Whether you believe the top numbers or not, the trend is unmistakable. Every state is moving away from Clinton.
And I see a lot of young people on this forum who have grown overconfident in 2-week/1-month plus prior to election day polling. Because of the last month stability of the polling in the last four elections, we've convinced ourselves that we can rely on mid-October polling to tell us what we need to.
But there may be few here who remember a race like 1980. Which had a hugely dramatic and extremely late break toward Reagan. Even discarding Gallup's famous Carter +8 penultimate poll, the other (then regarded as amateur) pollsters were all showing an extremely tight, within the margin race. The actual outcome (Reagan winning by 10 points) was well out of the margin of error for nearly every public poll.

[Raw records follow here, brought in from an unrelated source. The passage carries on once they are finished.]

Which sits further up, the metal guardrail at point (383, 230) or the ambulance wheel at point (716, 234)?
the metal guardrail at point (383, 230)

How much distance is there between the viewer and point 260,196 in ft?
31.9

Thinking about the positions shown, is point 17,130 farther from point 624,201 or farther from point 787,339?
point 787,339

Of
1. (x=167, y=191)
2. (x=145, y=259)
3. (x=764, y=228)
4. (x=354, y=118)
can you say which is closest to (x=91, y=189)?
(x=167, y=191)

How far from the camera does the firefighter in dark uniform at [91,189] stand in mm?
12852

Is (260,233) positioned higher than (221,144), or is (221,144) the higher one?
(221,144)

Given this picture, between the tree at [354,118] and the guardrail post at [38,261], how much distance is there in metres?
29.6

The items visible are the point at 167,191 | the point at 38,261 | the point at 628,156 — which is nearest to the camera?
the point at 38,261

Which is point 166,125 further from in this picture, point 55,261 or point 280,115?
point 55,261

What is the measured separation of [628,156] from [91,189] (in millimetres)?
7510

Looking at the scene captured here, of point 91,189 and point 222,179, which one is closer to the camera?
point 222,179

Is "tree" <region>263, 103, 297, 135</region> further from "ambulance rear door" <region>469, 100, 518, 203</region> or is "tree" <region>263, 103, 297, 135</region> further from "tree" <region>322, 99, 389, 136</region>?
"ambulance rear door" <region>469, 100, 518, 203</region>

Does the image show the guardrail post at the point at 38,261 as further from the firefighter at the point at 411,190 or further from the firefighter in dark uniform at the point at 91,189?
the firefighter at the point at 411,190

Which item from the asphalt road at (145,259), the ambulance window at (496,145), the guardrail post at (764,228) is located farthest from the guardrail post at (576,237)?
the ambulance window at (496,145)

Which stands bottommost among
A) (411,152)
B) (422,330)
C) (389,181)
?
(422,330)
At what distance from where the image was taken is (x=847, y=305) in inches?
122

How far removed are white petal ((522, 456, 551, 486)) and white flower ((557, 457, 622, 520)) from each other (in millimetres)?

Perhaps significant to this outcome was that 1980 had persistently high undecided / third party numbers for nearly the entire GE campaign. The late break of undecideds was sharp and shocking. It possible that if we had the prolific public polling then as we do now, it would have appeared much like we are seeing today; a series of wild, volatile perceived outliers pointing to utterly irreconcilable disagreement over the state of the race in the last week.
If this forum existed in 1980, the Gallup one week move from Carter+8 to Regan+3 in their last 2 polls would have probably prompted quite a few dismissive "junk poll" retorts.